Trecho do documento:
* * * * * * *

Desde então, o IJC já realizou mais de quatro mil inclusões profissionais de pessoas com deficiência. Apenas em 2022 foram 517 em empresas e instituições públicas parceiras do Instituto em 13 cidades de sete estados brasileiros (São Paulo, Minas Gerais, Pará, Rio de Janeiro, Bahia, Paraná e Pernambuco).
“Além disso, realizamos intensa busca ativa em diferentes territórios, procurando as pessoas nas suas regiões, muitas das quais haviam desistido de tentar uma oportunidade de trabalho. Nos últimos dois anos, a taxa de retenção dessas pessoas no emprego foi de 94,2%, o que comprova o sucesso da metodologia. Afinal, a inclusão não está em simplesmente contratar uma pessoa com deficiência, mas sim, em promover a capacitação para que ela possa de fato ser parte daquele ambiente. Incluir pessoas com deficiência que precisam de apoio em seu desenvolvimento profissional é, acima de tudo, humanizar as relações de trabalho”, completa Victor.
Um exemplo prático desse trabalho de inclusão profissional realizado pelo IJC está na La Casa de Carlota, um estúdio de design com sede em Barcelona, na Espanha, e que desde 2019 tem um escritório em São Paulo (SP). A parceria com o IJC tem sido fundamental para contribuir com a inclusão dentro da organização.
“Quando a La Casa de Carlota aterrissou no Brasil, há quatro anos, o seu primeiro destino foi o Instituto Jô Clemente (IJC). Acreditamos na neurodiversidade como estratégia criativa. Estávamos em busca de pessoas com deficiência intelectual e que tivessem uma proximidade com a arte para compor o nosso time criativo. Portanto, a parceria com o IJC foi fundamental para encontrar esses profissionais, já que todos eles tinham experiência com diferentes técnicas como pintura, colagem e grafismo, entre outras”, diz Luiza Laloni, sócia fundadora da La Casa de Carlota.
“Outro aspecto importante que buscamos durante o processo de seleção – e que o trabalho feito pelo IJC facilitou muito – é a abertura desses profissionais para trabalhar de forma colaborativa. Entendemos que a combinação de diferentes cérebros nos leva a alcançar lugares criativos que nenhum outro estúdio no mercado consegue chegar. Estamos muito contentes com o trabalho de todos eles e esperamos poder crescer ainda mais nos próximos anos. Esperamos também que o trabalho da La Casa de Carlota possa inspirar o mercado a trazer diversidade e inclusão de forma genuína para suas empresas”, finaliza Luiza.

* * * * * * *

Dados disponíveis:
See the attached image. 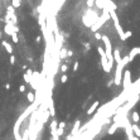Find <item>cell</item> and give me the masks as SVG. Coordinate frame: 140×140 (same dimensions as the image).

* * * * * * *

Tarefas do exercício:
• a. Extraia do texto sobre a inclusão profissional no IJC o trecho que vai de "Um exemplo prático" até "dentro da organização.".
• b. Com base no texto sobre a inclusão profissional no IJC, explique em uma a três frases por que a parceria com o Instituto foi fundamental para a La Casa de Carlota.

Resultados do exercício:
• a.
Um exemplo prático desse trabalho de inclusão profissional realizado pelo IJC está na La Casa de Carlota, um estúdio de design com sede em Barcelona, na Espanha, e que desde 2019 tem um escritório em São Paulo (SP). A parceria com o IJC tem sido fundamental para contribuir com a inclusão dentro da organização.

• b. A La Casa de Carlota buscava pessoas com deficiência intelectual e com proximidade com a arte para compor seu time criativo. A parceria foi fundamental porque todos os profissionais encontrados por meio do IJC tinham experiência com diferentes técnicas, como pintura, colagem e grafismo.